Where North & South Reunited

Where North & South Reunited
John Hageman walks through Evergreen Cemetery in Fitzgerald, Ga. (pop. 8,758), reading the names of Civil War veterans who founded the town in 1895. "These are the Union troops," says Hageman, 79, motioning to the white tombstones in front of him. "The Confederates are over there."

Beneath the pine trees lay the graves of Rebel and Yankee soldiers—including Hageman’s great-grandfather Adrian Hageman, a member of Indiana’s 93rd Infantry—who overcame bitter sentiments and forged friendships with their former enemies in the town they built in southern Georgia.

"You won’t find another city like Fitzgerald anywhere in the country," adds Hageman, a retired railroad conductor and current city council member. "It actually was born out of the Civil War."

Thirty years after the war ended, P.H. Fitzgerald, an Indianapolis newspaper editor and veterans’ pension attorney, proposed a Southern colony where aging Union soldiers could escape bitter Northern winters and a prolonged Midwestern drought.

With help from Georgia Gov. William J. Northern, a Confederate veteran, the colonists—the majority of whom were 2,700 Union veterans and their families—bought 100,000 acres of land and established Fitzgerald.

Living in shacks and covered wagons, the colonists faced many hardships the first year. Food was in short supply, disease and exposure to the elements claimed dozens of lives, and the Northerners had to overcome the skepticism of their Southern neighbors.

Still, the colonists persevered. They surveyed and platted the town, named the streets after Confederate and Union generals and warships, built homes, schools and churches, and cleared pine forests to plant corn and cotton. In 1896, the state Legislature incorporated the colony as a city.

To honor their accomplishments, the colonists, who hailed from 38 states, organized a harvest celebration with separate Union and Confederate parades. However, when the band struck up a march, veterans in gray, recognizing the accomplishments of the colonists, stepped into formation with veterans in blue, and all marched as one beneath the Stars and Stripes.

"They built for a future, and they expected it to be a big future," says Sherri Butler, a local historian and writer for The Herald-Leader, the community’s weekly newspaper. "I think that kind of dream is something that carries on around here today."

Today, Fitzgerald thrives as an agricultural and industrial center, boasts a medical center and technical college, and serves as the seat of Ben Hill County.

While Fitzgerald has changed considerably over the last century, the town still honors its unique heritage of harmony and cooperation between former adversaries. The downtown sidewalks sport blue and gray concrete stones, and many of the original structures remain, including the 1896 Hageman home, the 1897 Herald-Leader Building; and the 1902 railroad depot, which houses the Blue & Gray Museum.

Chock-full of history, the museum tells the story of the town’s founding, exhibits artifacts from its Civil War past, such as Yankee muskets and Rebel swords, and contains a wall honoring the town’s pioneers, some of whom married and formed a lasting bond between Northerners and Southerners.

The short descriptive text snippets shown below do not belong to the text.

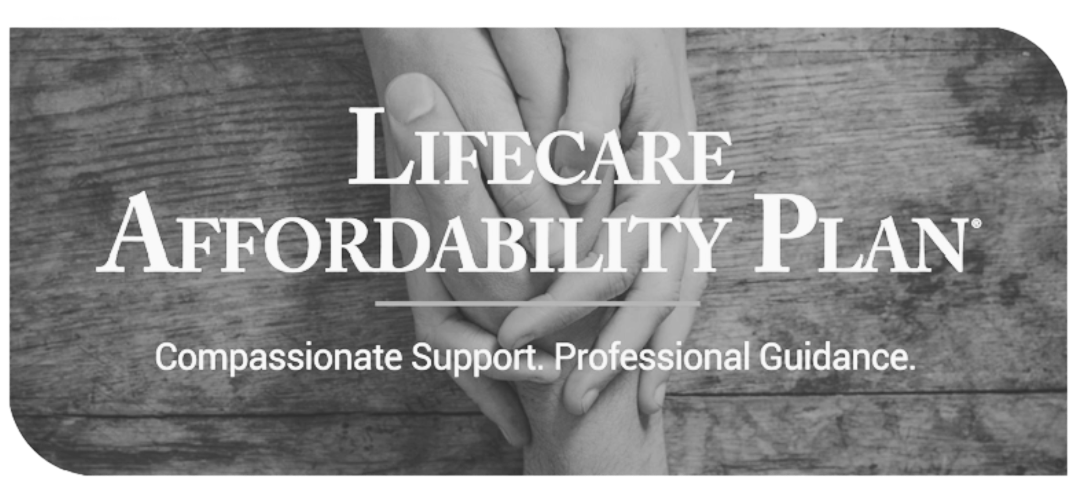 Lifecare Affordability Plan®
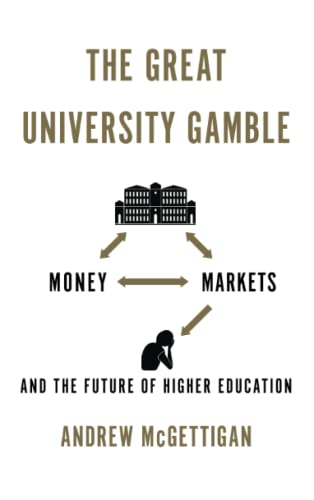 The Great University Gamble: Money, Markets and the Future of Higher Education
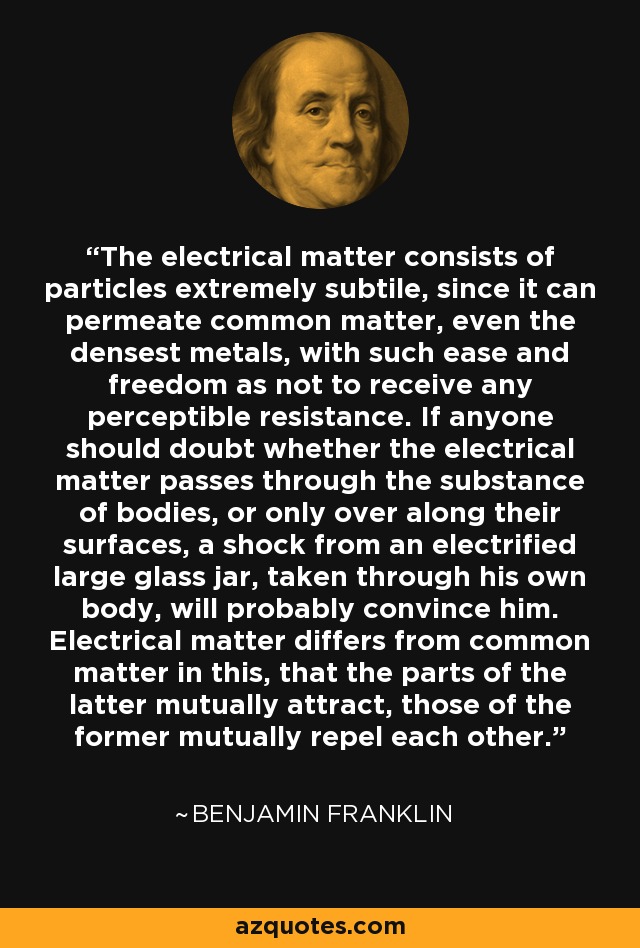 The electrical matter consists of particles extremely subtile, since it can permeate common matter, even the densest metals, with such ease and freedom as not to receive any perceptible resistance. If anyone should doubt whether the electrical matter passes through the substance of bodies, or only over along their surfaces, a shock from an electrified large glass jar, taken through his own body, will probably convince him. Electrical matter differs from common matter in this, that the parts of the latter mutually attract, those of the former mutually repel each other. - Benjamin Franklin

Frances Heirs, 95, is a product of one of those unions. Heirs’ mother, Bertha Twiss, arrived in Fitzgerald in 1895 from Minitare, Neb., and married Arthur Howell Denmark, a Quitman, Ga., pharmacist who moved to town in 1902. In 1909, they had Frances, who still lives in the home built by her father a century ago.

"I was born here. My father had a pharmacy here for 50 years, so I grew up here," says Heirs, a retired schoolteacher and jeweler. "I went to school here. I married here. It was my home and it still is."

Which just goes to show that the strong bonds forged by Fitzgerald’s founders endure today through its people, all of whom have American blood coursing through their veins.

Stuart Englert is a Senior Editor at American Profile.